▶ _Text to read_

▶

Invoking a comparison with the Weimar Republic in Germany before the Second World War, Antonis Samaras also warned of "chaos" in Greece if his coalition government failed and democracy collapsed.

"The government is giving a fight on all sides for the credibility and salvation of this country so the people's sacrifices don't go to waste," Mr Samaras told reporters.

Athens and its debt inspectors are still trying to hash out new spending cuts to help speed up the release of the next round of bailout funds. Amid this uncertainty, Mr Samaras highlighted the consequences of a Greek exit from the euro, warning it would be "a total disaster" and could prove "very destabilising" for Europe.

Once one member country left, the international markets would probably target the next "weakest link". This would prove "painful for everybody and could prove fatal for many", he said.

Athens is grappling with the worst financial crisis of its modern history with one in four people out of a job and the country's recession predicted to continue for a sixth year.

In Athens, international lenders continue to delay the release of the loans. Gerry Rice, a spokesman from the International Monetary Fund, said the lending organisation would not hand out its portion of cash unless the viability of Greece's debt was gauged sustainable or other lenders filled a financing gap in the bailout.

In an interview published yesterday with the German newspaper Handelsblatt Mr Samaras warned that the cohesion of Greek society was being "endangered by rising unemployment, as was Germany towards the end of the Weimar Republic."

◀

(Data from a spatial question set)
▶

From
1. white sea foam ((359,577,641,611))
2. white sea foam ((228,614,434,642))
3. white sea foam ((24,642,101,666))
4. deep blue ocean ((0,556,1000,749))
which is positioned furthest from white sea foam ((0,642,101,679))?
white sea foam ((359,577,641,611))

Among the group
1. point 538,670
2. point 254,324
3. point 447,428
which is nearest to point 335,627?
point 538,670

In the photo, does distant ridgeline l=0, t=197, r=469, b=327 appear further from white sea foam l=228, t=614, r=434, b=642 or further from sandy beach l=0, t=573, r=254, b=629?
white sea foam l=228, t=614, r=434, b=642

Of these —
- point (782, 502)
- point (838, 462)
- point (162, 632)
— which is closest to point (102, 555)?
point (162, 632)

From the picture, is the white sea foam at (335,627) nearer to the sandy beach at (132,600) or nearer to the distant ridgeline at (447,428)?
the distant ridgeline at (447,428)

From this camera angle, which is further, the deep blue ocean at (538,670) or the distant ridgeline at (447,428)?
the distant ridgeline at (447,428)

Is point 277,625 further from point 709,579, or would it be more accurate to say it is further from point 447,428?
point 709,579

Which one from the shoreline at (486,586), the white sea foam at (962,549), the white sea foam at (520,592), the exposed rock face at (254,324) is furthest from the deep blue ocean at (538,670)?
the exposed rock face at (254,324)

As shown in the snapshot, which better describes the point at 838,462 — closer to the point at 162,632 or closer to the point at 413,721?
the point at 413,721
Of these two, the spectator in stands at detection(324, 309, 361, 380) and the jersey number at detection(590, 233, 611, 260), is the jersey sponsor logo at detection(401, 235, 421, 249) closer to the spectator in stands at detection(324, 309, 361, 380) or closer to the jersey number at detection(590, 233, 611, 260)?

◀

▶ _Tasks for this exercise_
[A] Can you write out the article on the Greek debt crisis between "Athens is grappling" and "a sixth year.", inclusive, swapping "financial crisis" for "economic crisis"?
[B] How would you render this sentence from the article on the Greek debt crisis in French: "In Athens, international lenders continue to delay the release of the loans."
[C] Could you go on with the article on the Greek debt crisis from the point where it stops?

▶ _Written responses_
[A]
Athens is grappling with the worst economic crisis of its modern history with one in four people out of a job and the country's recession predicted to continue for a sixth year.

[B] À Athènes, les créanciers internationaux continuent de retarder le versement des prêts.

[C]
Such grim conditions are fertile ground for the rise of extremism. Support for the extreme-right Golden Dawn party has soared, and the Prime Minister warned in the interview that Greek democracy is "facing perhaps its greatest challenge". Society, he went on, was threatened by the extreme left-wing populists and "the rise of a right-wing extremist, one might say fascist, neo-Nazi party."

"People know that this government means Greece's last chance," Mr Samaras said. "We will make it. If we fail, chaos awaits us." He also outlined solutions, including the recapitalisation of Greece's banks directly from a European fund to avoid further debt piling onto the country.

"The European Central Bank, which owns Greek government debt, could declare itself happy with lower interest... or agree to a rollover when these bonds are due," he said. So far, EU officials have adamantly rejected this.

A German government spokesman announced yesterday that Chancellor Angela Merkel would go to Athens on Monday to show support for the reform efforts. But many Greeks blame Germany's insistence on austerity for their hardship, and the left-wing Syriza party has urged unions to protest against the German leader. "Workers, pensioners and unemployed people can take no more of the EU's punitive policies,"union leaders said.

But a German statement stressed that it wants Greece to stay in the euro bloc, albeit while pushing ahead with painful reforms. Since Greece received its first bailout in May 2010, it has repeatedly slashed incomes, increased taxes and raised retirement ages.